Le travail principal de l'équipe consistera précisément à se porter garant de la place de chacun dans le dispositif complexe du Placement familial. Il semble que cela puisse se faire en "professionnalisant" la famille d'accueil ce qui peut permettre de limiter certains mouvements affectifs excessifs, l'appropriation de l'enfant par sa famille d'accueil, d'éviter que le système ne s'affole...
Des cas exposés lors de la journée d'Albi, je retiendrais deux exemples significatifs à cet égard :
- celui de la famille d'accueil de Martial qui, quand celui-ci fort justement leur pose la question du paiement, dans un premier temps dénie toute rémunération pour le placement et, avec pour corrélat à ce déni, l'idée un peu folle d'en faire l'héritier de la famille, comme s'il en était "le 3ème enfant". S'il était besoin de prouver le lien entre la question de la rémunération et celle de l'appartenance de l'enfant à une famille, nous aurions à travers cet exemple un argument de poids.
On peut signaler l'évolution de la famille d'accueil par rapport à l'argent et à la rémunération qui se situe davantage maintenant sur un mode de revendications salariales auprès de 1'employeur.

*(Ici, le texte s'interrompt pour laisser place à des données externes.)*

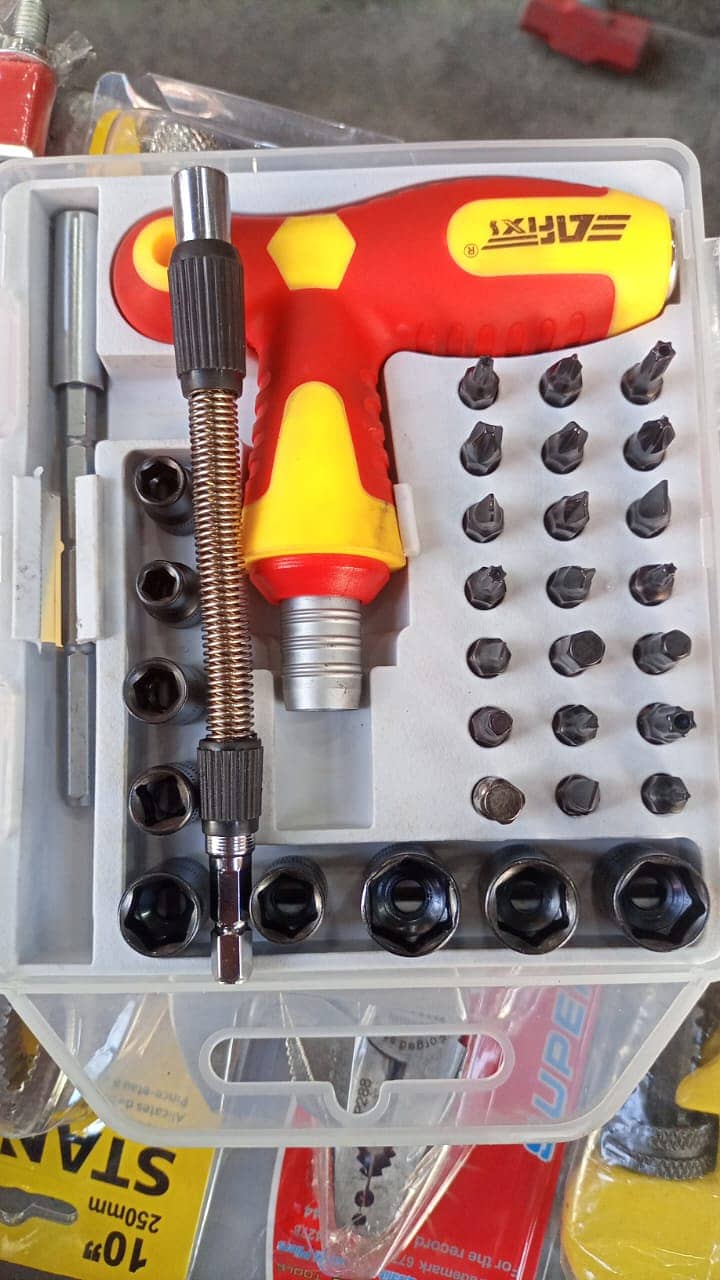 Screw driver set with goti 1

- autre exemple assez proche : celui de la première famille d'accueil de Christine. Je ne fais que reprendre les remarques exprimées par l'équipe d'Albi : "En tant qu'employeur de Mr et Mme D. , devions-nous accepter leurs dates de congés, vu les déplacements que cela imposait à Christine ?"
Un peu plus loin : "De plus, Mr et Mme D. partent souvent en congé, Mme D. ne se considère pas comme une salariée, astreinte à des obligations professionnelles, à des temps de présence obligatoire". Cela conduit comme on se rappelle à une rupture de ce placement et à des déplacements itératifs de Christine dans une dynamique de répétition de situations de rupture, de rivalité entre familles...
Je termine en rappelant la définition que Myriam David propose du placement familial et les remarques qu'elle fait à propos de la rémunération :
"Par placement familial, on entend l'accueil permanent d'un enfant, de jour et de nuit, pour quelque durée que ce soit, par une famille rémunérée qui, pendant toute la durée du placement, assure l'ensemble des soins et de l'éducation de l'enfant, sans que celui-ci lui appartienne pour autant".
"...on reconnaît aujourd'hui que la rémunération est la pierre angulaire aussi bien du placement familial que de la garde de jour. (...) Elle garantit à la fois la qualité, la stabilité du placement et témoigne de la non-appartenance à part entière de l'enfant à la famille d'accueil. En effet, la rémunération de l'accueillant traduit le fait que l'accueil de l'enfant n'est pas un service bénévole, mais un travail rémunéré et que l'accueillant a à rendre compte de son travail à qui le rémunère, parents et/ou service" ».